No documento GISELE MOURO RAVAGNANI (páginas 34-38)

REVISÃO DE LITERATURA

2.4 CRIOINJÚRIAS ESPERMÁTICAS

O sêmen criopreservado dos mamíferos é usualmente conhecido por ter o potencial de fertilidade prejudicado em relação ao sêmen fresco. São inúmeros os motivos pelos quais existe essa diminuição da fertilidade. Em outras espécies, mais espermatozoides são necessários para se alcançar uma fertilidade razoável, e as perdas associadas à criopreservação podem chegar a impossibilidade de comercialização. Entre 40-50 % dos espermatozoides não sobrevivem ao processo de criopreservação nem mesmo com os melhores protocolos (WATSON, 1995).

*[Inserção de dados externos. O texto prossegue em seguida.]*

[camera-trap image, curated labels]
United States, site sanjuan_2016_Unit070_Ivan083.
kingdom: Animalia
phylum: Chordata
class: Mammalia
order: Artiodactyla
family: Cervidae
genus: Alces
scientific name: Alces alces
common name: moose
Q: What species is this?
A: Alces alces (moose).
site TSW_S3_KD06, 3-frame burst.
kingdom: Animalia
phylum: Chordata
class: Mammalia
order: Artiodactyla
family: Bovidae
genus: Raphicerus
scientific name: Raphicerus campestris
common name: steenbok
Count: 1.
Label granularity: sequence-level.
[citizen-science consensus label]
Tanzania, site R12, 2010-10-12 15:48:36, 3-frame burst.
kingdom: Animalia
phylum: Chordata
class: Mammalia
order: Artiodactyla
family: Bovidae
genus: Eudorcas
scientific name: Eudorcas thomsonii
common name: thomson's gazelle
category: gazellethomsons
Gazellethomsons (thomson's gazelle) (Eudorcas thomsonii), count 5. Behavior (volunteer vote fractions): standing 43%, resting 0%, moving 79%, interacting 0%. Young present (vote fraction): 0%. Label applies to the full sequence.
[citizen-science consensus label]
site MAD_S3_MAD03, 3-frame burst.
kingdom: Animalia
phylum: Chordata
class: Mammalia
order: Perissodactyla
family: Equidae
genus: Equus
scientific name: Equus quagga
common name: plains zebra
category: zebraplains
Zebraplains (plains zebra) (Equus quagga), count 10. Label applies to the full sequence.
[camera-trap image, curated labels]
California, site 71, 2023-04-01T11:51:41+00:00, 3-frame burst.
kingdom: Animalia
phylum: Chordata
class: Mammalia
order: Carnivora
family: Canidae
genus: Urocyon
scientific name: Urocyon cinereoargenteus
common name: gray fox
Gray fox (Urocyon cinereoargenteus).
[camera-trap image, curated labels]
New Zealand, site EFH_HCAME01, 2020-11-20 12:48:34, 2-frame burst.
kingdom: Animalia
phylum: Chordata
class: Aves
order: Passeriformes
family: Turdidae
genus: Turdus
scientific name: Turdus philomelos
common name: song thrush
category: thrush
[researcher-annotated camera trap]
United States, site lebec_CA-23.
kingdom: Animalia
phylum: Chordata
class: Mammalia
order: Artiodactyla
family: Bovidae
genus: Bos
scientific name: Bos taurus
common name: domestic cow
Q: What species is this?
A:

A criopreservação possui várias etapas que podem danificar os espermatozoides tais como: a mudança da temperatura, o estresse osmótico e tóxico causado pela exposição aos crioprotetores e a formação e dissolução de gelo no ambiente extracelular, assim, para que ocorra a união dos gametas, o espermatozoide deve manter condições básicas, como: metabolismo para a produção de energia, motilidade progressiva, integridade acrossomal e integridade das proteínas de membrana, a ligação com o gameta feminino e, finalmente, a fertilização. Os danos que os espermatozoides sofrem durante este processo podem ser ultra-estruturais ou físicos, bioquímicos ou funcionais. Os protocolos de criopreservação são feitos para minimizar tais efeitos negativos de estresse (ALMEIDA, 2006).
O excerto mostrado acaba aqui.